As we head into the final two months of 2024, it’s becoming clear that the market is gearing up for better times ahead on the back of four Bank of Canada rate reductions since June including last week’s 50 basis point cut. This is good news since the year started in a quiet manner with limited sales transactions and lower development activity reflecting prior period monetary policy tightening.
For First National, our presence in the multi-unit residential segment of the market has enabled us to perform well through this period of change. As we reported earlier this week, total commercial fundings through the nine months ended September 30th were $10.8 billion, 17% above the previous record set in 2023. This brought our commercial mortgage book to $55.2 billion, reinforcing First National’s position as the #1 lender in the multi-unit property market. That leadership extends to the support we provide to those purchasing existing properties and developing new ones. Excluded from these numbers are the funds allocated to our construction program which exceeded $5 billion earlier this year.
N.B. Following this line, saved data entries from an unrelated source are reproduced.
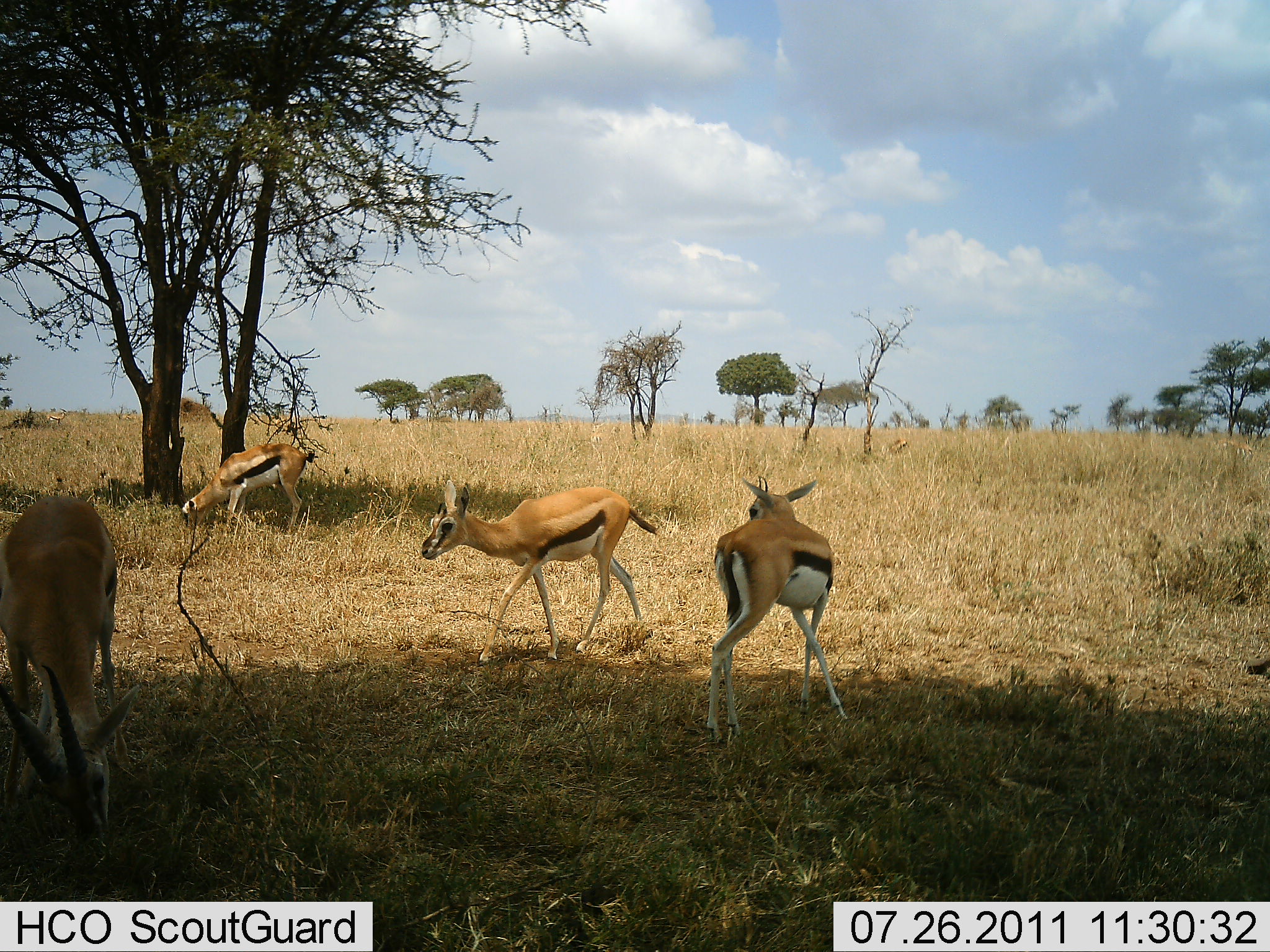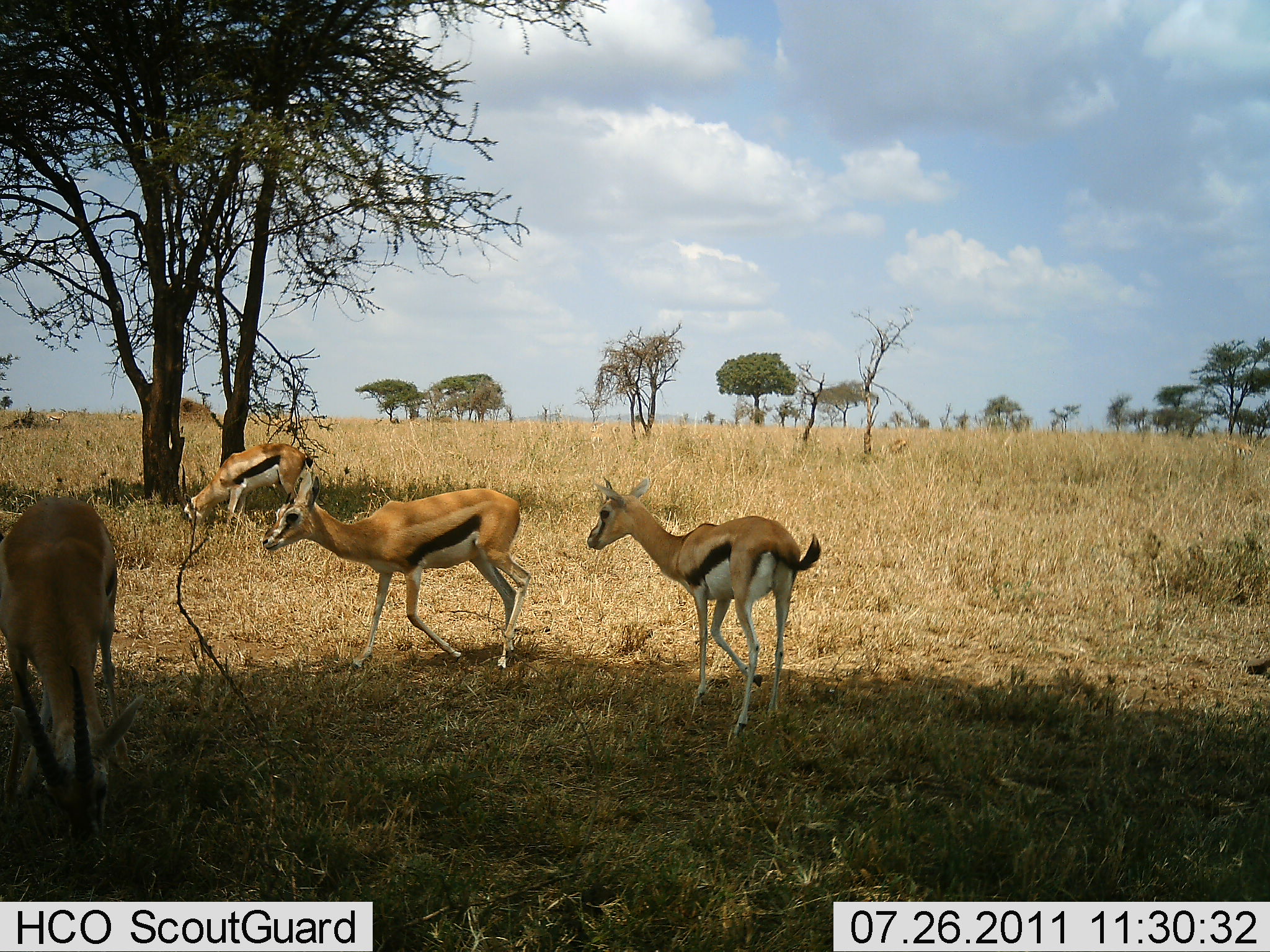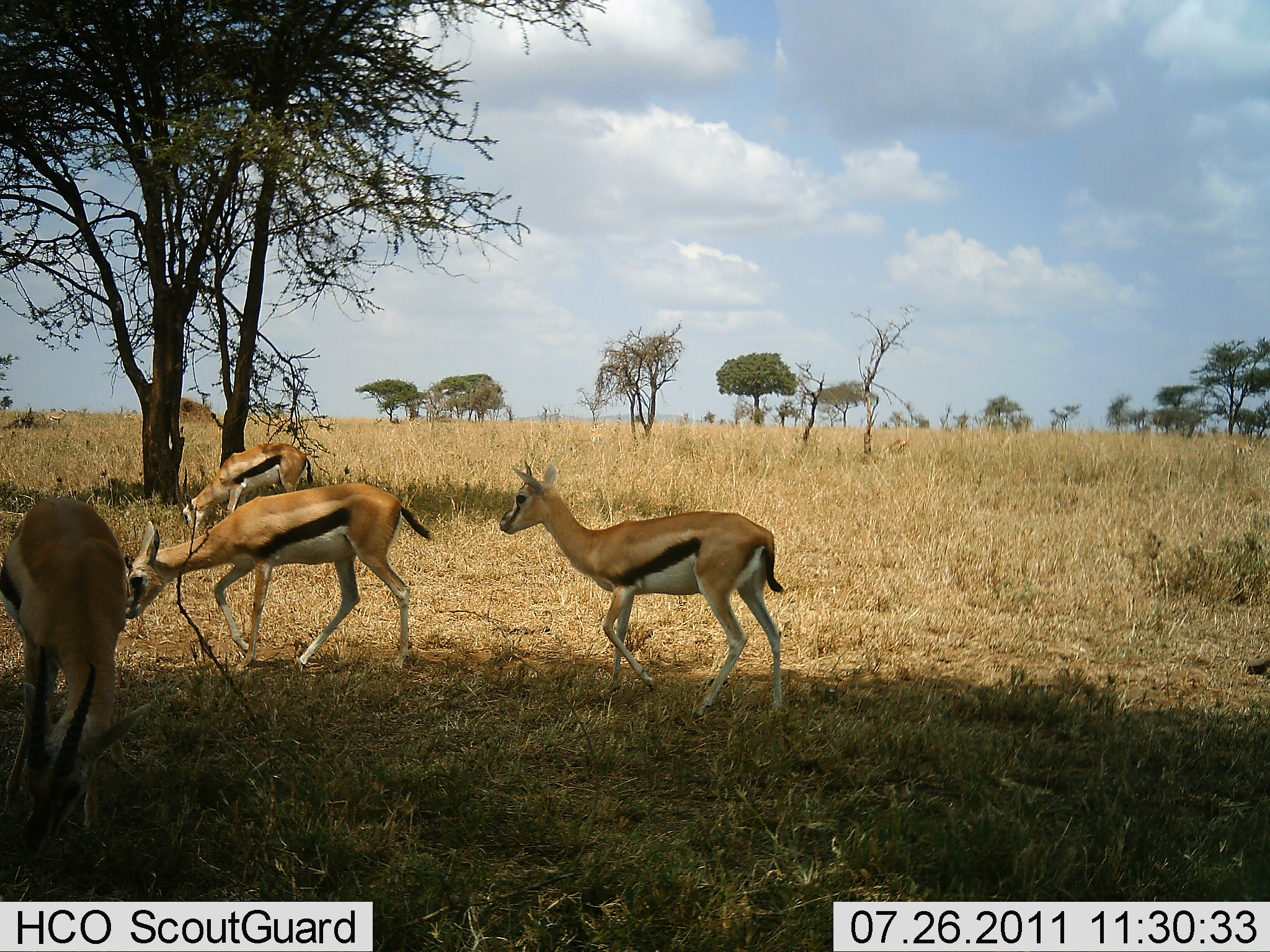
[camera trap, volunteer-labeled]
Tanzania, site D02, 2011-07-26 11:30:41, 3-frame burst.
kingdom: Animalia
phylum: Chordata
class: Mammalia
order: Artiodactyla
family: Bovidae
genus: Eudorcas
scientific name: Eudorcas thomsonii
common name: thomson's gazelle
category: gazellethomsons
Gazellethomsons (thomson's gazelle) (Eudorcas thomsonii), count 4. Behavior (volunteer vote fractions): standing 43%, resting 0%, moving 86%, interacting 14%. Young present (vote fraction): 0%. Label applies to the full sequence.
In keeping with past practice, I’m sharing these details for reasons of transparency but also because digging into the numbers and the reasons for them provides insight both into current market conditions and expectations.
Drivers of recent performance
Record results reflect more than just the efforts of First National’s advisory teams across Canada, although I do commend them for the work they are doing on your behalf. Fundamentally, the market is being driven by:
- Demand for rental apartments set against a backdrop of limited unit supply.
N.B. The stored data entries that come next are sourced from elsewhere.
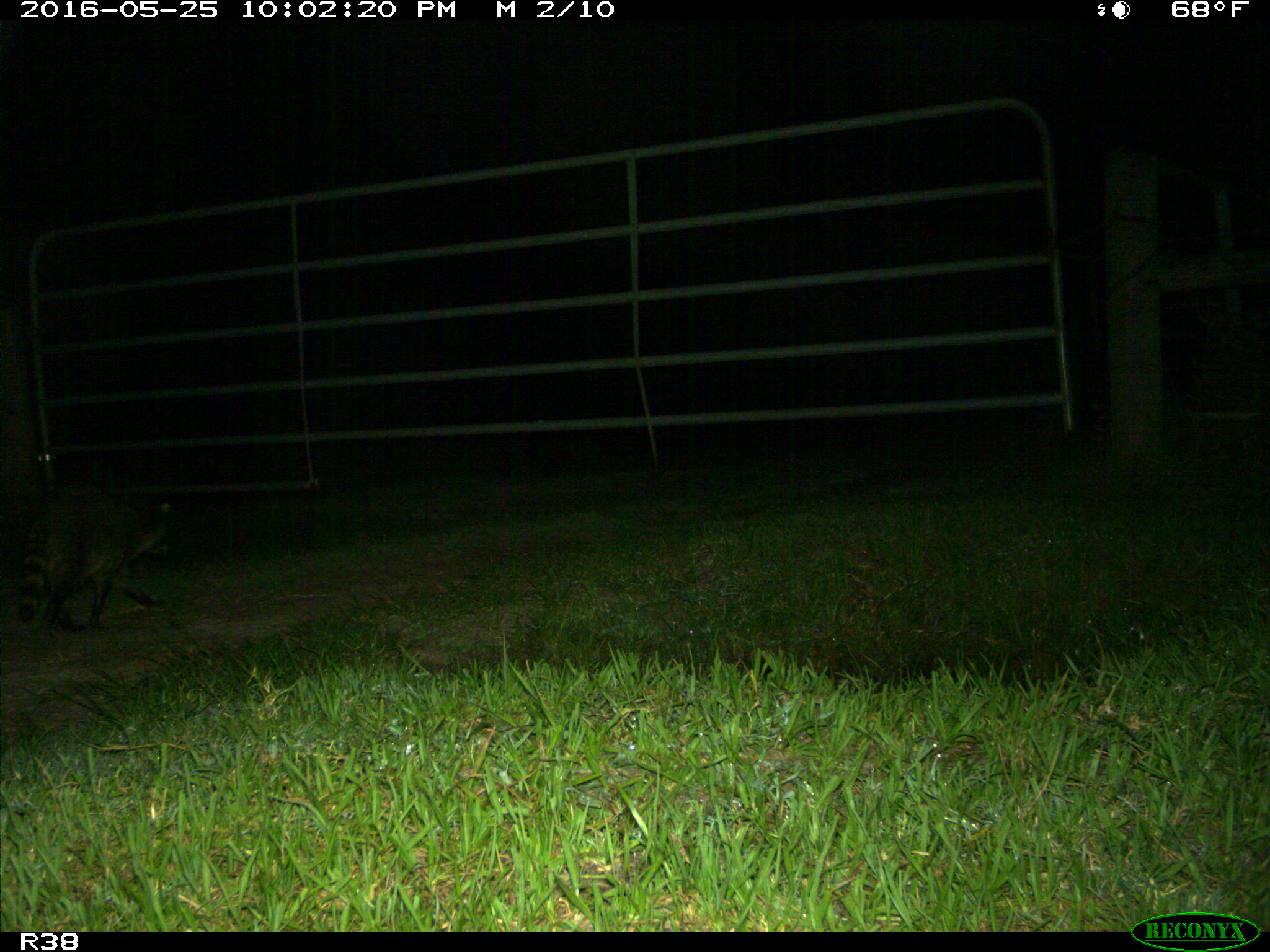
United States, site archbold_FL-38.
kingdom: Animalia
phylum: Chordata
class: Mammalia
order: Carnivora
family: Procyonidae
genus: Procyon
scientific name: Procyon lotor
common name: common raccoon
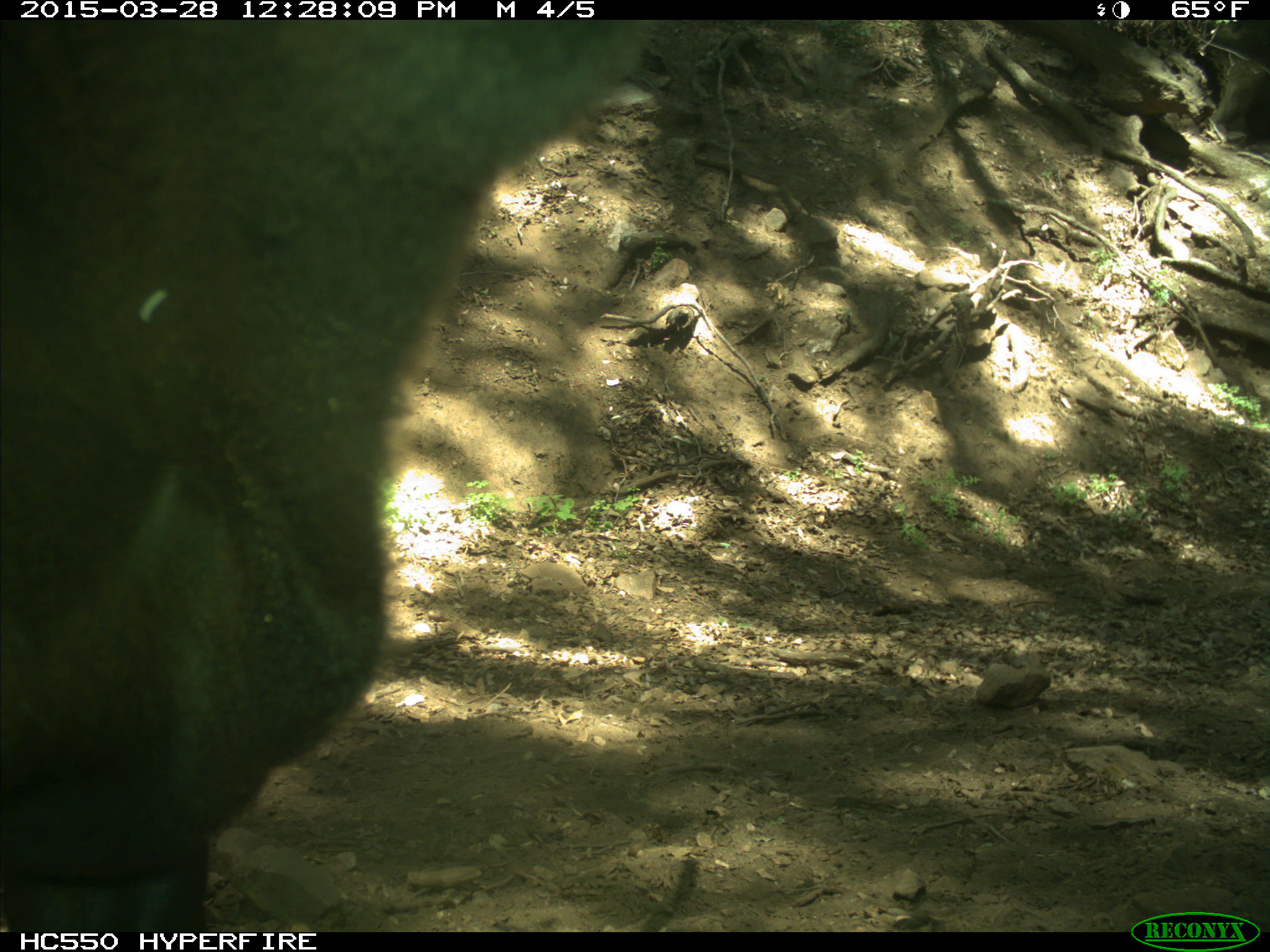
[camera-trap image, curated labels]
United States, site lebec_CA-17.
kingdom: Animalia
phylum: Chordata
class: Mammalia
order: Artiodactyla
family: Bovidae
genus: Bos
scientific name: Bos taurus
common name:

- Compelling CMHC incentives to build and preserve rental stock.
- CMHC refinements last year and again this past June that pulled forward financing submissions that might have otherwise occurred in later periods.
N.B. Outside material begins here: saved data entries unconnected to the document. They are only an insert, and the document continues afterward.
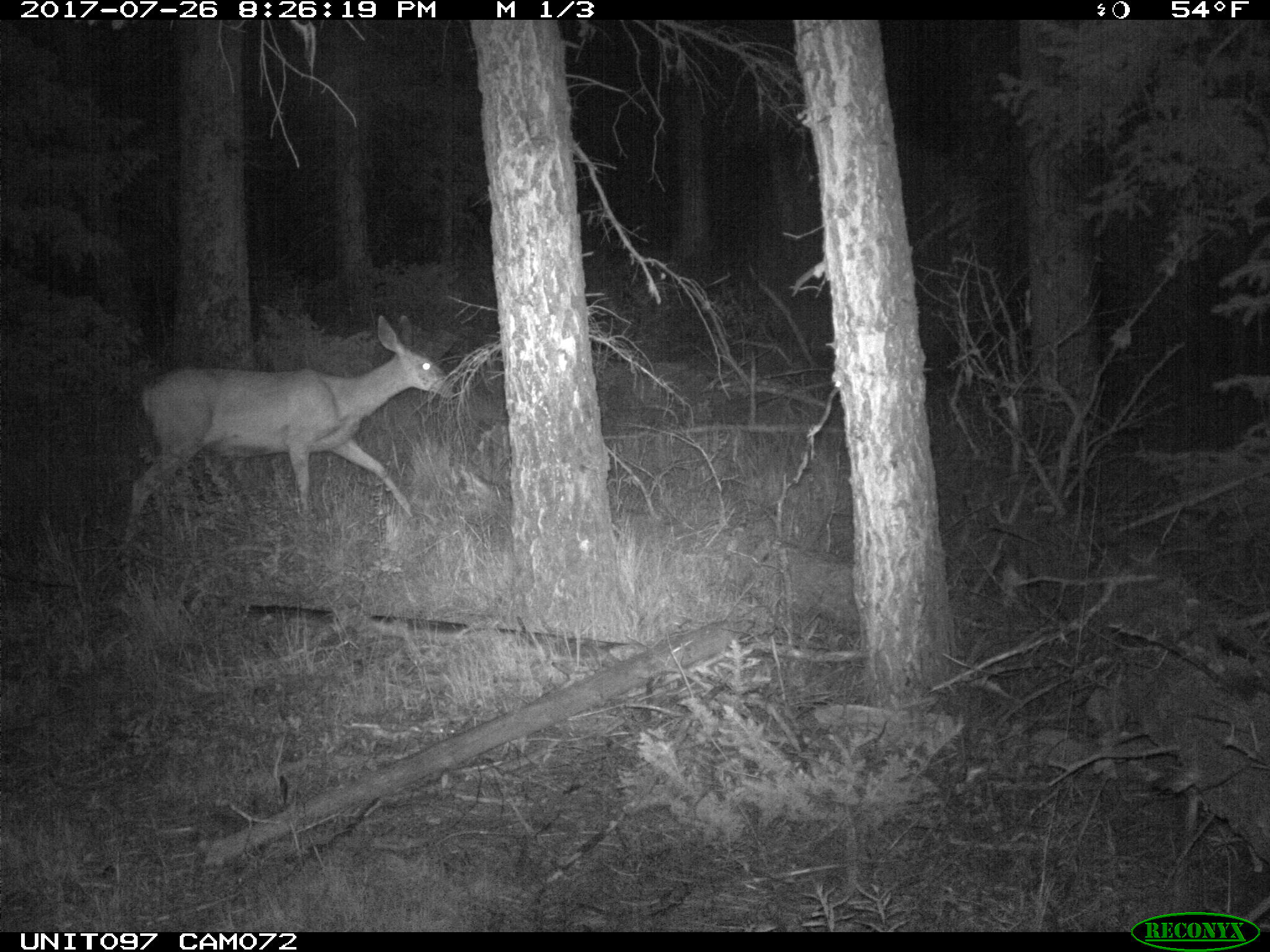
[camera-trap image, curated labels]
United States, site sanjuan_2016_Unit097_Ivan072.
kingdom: Animalia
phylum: Chordata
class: Mammalia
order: Artiodactyla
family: Cervidae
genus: Odocoileus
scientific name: Odocoileus hemionus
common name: mule deer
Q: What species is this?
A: Odocoileus hemionus (mule deer).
- Private developers/asset owners, who have taken over the dominant spot previously occupied by large institutional investors.
On point 2 above, it’s clear that CMHC’s MLI Select is now of sufficient importance to move the market. On point 3, some of those June submissions will be approved by CMHC before year-end. This leads me to believe that Q4 will be stronger than Q3 for First National’s funding volumes.
What we expect in the short run
We expect a good finish to 2024 for the four reasons noted above, but also because of less restrictive monetary policy. As noted above, four Bank of Canada rate cuts between June and October are translating into a more constructive and predictable environment for all market participants.
The knock-on effect is seen in the resurgence of property transactions. It’s reasonable to expect this momentum to continue as price discovery becomes easier. Lower interest rates also improve confidence for those planning new multi-unit developments.
In any well-rounded outlook, other key inputs must be considered, and these include:
- trends in Canada’s unemployment rate (down modestly in September for the first time since January) and wages (up year over year)
- recently observed flattening of rental rates and in some cases negative growth
- changes to immigration policies, including restrictions on student visas
It’s also necessary to acknowledge that less restrictive monetary policy exists for a reason: to support renewed economic growth and potentially promote a soft landing.
Thinking of your safety and security
Overall, the long-term fundamentals support optimism and investment activity, however the short term feels choppy with affordability issues and a slow-growth economy. Consequently, this is no time to abandon good risk management practices, interest rate hedging being one. Bond market volatility not just in recent weeks but every year demonstrates the utility of First National’s Early Rate-Lock options.
Now that 10-year Canada Bond yields are back to approximately 3.25%, taking a long-term mortgage when matched against a long-term cash flowing asset like a rental apartment is also a sound decision for those seeking security. With more 5- and 10-year funds available than any other multi-unit lender, the choice is yours but it is important to note that there will be dramatically more funds available for 10-year loans in 2025 because of larger Canada Mortgage Bond allocations.
Better Lending starts here
To live up to our Better Lending credo, we intend to leverage our capabilities to provide you with best-in-class advice, mortgage products, funding, service and administration. We have staked our position at all touchpoints of the mortgage lifecycle because we know every one of them matters to your experience. This makes First National different, and we think better, than lenders with limited reach and limited capital.
Broader and deeper capabilities when combined with the experience gained across so many commercial financings also give us a unique perspective on the market. I absolutely encourage you to tap into that perspective and, in particular, take a moment to talk to us about recent changes in CMHC programs and the merits of qualifying for MLI Select using affordability criteria. The removal of energy efficiency alone as a means to qualify for a 50-year amortization necessitates more careful and proactive planning.
Rest assured First National will continue to advocate for our strong developer clients in discussions with CMHC in an effort to balance structures that support borrowers while also achieving outcomes desired by CMHC.
Thank you
2024 has been an unprecedented year for First National as our commercial mortgage book surpassed $50 billion. But what gives us the most pride and satisfaction is the long-lasting client relationships we’ve formed over the past three decades of growth. Thank you for giving us the opportunity to serve. We look forward to doing more for you in 2025.